Aretha Franklin Speaks Out on Telluride Injunction: ‘Justice, Respect’ Prevails

Singer responds to court ruling on “Amazing Grace” documentary screening at Colorado film festival

Aretha Franklin says she’s getting her R-E-S-P-E-C-T from the court, after a federal judge blocked The Telluride Film Festival screening of a documentary about a 1972 concert without the singer’s consent.

In a statement issued Saturday Franklin said: “Justice, respect and what is right prevailed and one’s right to own their own self-image.”

U.S. District Judge John L. Kane issued an order in Denver about three hours before the Friday night screening of “Amazing Grace.”

Earlier on Friday, the R&B singer had filed a lawsuit against the festival for emergency injunctive relief to stop scheduled screenings of the documentary, the first of which was slated for Friday at 7:30 p.m. local time.

Festival organizers have not returned TheWrap’s request for comment.

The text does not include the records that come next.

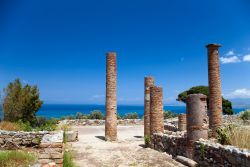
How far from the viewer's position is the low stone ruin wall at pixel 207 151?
319 inches

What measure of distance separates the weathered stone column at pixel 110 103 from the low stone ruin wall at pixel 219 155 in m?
8.75

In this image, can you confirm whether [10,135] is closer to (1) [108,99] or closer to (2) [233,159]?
(1) [108,99]

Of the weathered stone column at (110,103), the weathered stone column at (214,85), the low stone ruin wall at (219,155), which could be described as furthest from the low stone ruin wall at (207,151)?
the weathered stone column at (110,103)

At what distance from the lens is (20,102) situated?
2264 cm

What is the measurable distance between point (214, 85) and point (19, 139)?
10.2 meters

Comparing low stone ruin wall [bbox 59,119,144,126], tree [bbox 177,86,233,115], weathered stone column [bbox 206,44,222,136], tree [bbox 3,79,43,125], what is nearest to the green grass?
weathered stone column [bbox 206,44,222,136]

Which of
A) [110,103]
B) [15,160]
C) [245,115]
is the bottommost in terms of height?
[15,160]

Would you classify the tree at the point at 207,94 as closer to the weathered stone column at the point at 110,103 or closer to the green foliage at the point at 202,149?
the weathered stone column at the point at 110,103

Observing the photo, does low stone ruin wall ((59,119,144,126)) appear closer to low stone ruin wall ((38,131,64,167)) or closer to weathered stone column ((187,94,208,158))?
weathered stone column ((187,94,208,158))

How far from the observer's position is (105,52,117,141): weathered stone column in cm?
1909

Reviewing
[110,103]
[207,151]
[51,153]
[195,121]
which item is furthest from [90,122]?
[51,153]

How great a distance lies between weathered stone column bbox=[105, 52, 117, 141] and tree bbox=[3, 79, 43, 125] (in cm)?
747

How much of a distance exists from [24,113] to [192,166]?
1652 cm

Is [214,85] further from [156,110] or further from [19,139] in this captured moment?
[19,139]
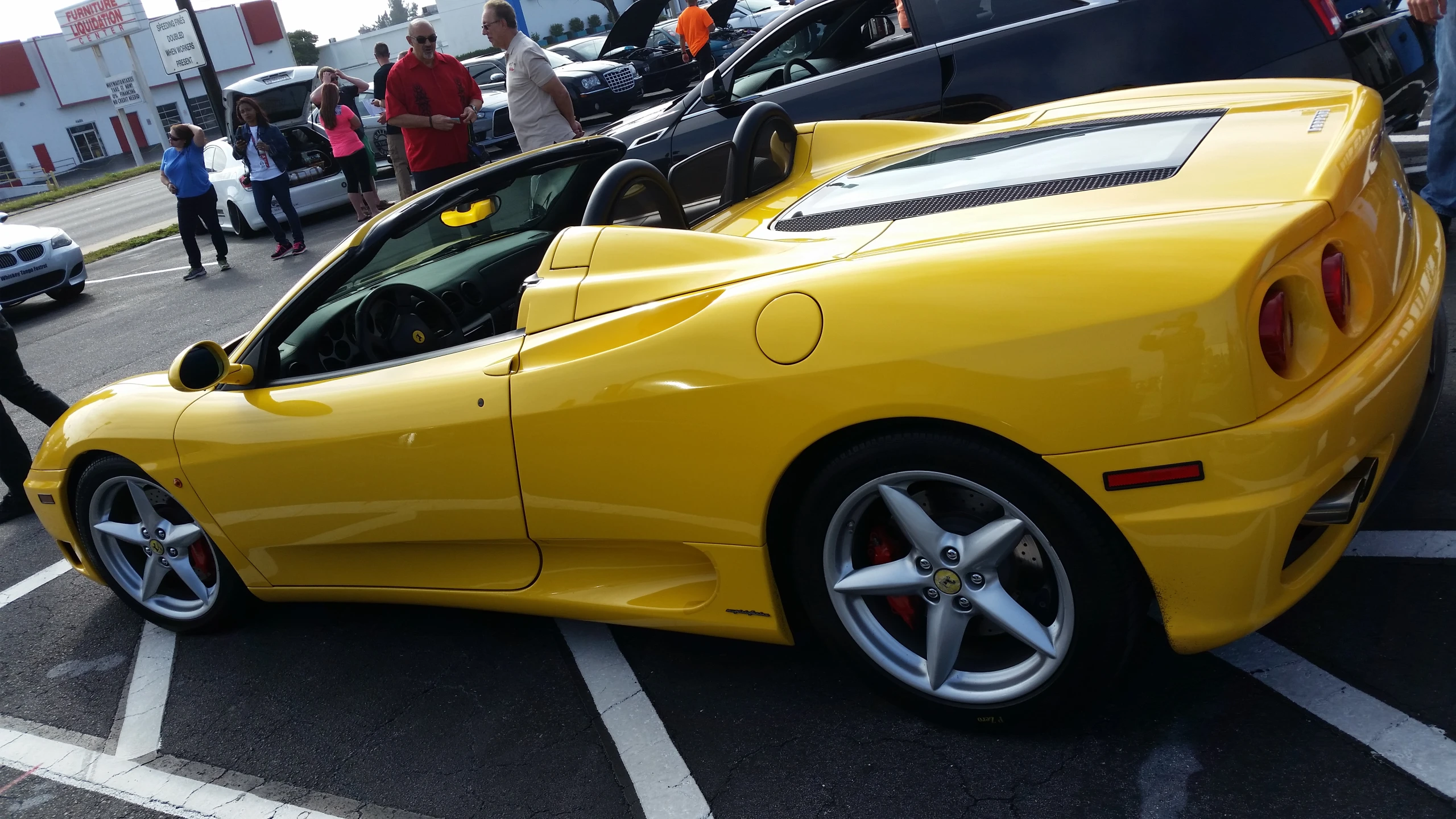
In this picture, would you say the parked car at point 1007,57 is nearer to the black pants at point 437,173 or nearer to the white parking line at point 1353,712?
the black pants at point 437,173

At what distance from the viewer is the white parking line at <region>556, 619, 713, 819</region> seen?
7.55ft

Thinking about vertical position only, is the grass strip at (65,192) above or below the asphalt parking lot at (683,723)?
below

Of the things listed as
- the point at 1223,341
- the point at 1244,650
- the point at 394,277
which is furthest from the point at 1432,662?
the point at 394,277

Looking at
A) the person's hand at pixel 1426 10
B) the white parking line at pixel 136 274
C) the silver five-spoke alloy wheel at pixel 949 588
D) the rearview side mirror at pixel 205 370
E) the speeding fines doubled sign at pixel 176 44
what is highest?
the speeding fines doubled sign at pixel 176 44

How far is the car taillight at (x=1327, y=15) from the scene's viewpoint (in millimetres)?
4656

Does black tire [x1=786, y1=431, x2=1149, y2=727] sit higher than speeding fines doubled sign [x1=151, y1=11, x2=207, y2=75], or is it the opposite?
speeding fines doubled sign [x1=151, y1=11, x2=207, y2=75]

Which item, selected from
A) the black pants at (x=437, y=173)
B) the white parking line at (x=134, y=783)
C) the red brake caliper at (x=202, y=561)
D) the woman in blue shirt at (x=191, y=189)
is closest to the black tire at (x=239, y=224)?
the woman in blue shirt at (x=191, y=189)

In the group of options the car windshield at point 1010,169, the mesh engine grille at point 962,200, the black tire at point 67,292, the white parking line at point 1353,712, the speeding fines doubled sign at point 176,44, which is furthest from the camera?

According to the lawsuit, the documentary film — about the recording of Franklin’s live double album of the same name — consists mostly of footage from the singer’s 1972 concert performance at the New Missionary Baptist Church in Los Angeles, California, shot by director Sydney Pollack. However, Franklin claims she never granted permission to use the footage in “any commercial context, and has not authorized the public release of the footage.”

The film’s producer, former record producer and current UCLA lecturer Alan Elliott, told the Los Angeles Times last month that Pollack “wanted me to finish the film after he died.”

Elliott pursued rights to the footage, which were granted by Warner Bros. Music via quitclaim deed in 2008, conditional on Franklin’s express permission.

Franklin stated that she learned “Amazing Grace” would be screened in its full length at the film festival. The lawsuit claims that “allowing the film to be shown violates Ms. Franklin’s contractual rights, her intellectual property rights, her rights to use and control her name and likeness, and represents an invasion of her privacy.”

It also violated the federal anti-bootlegging statute.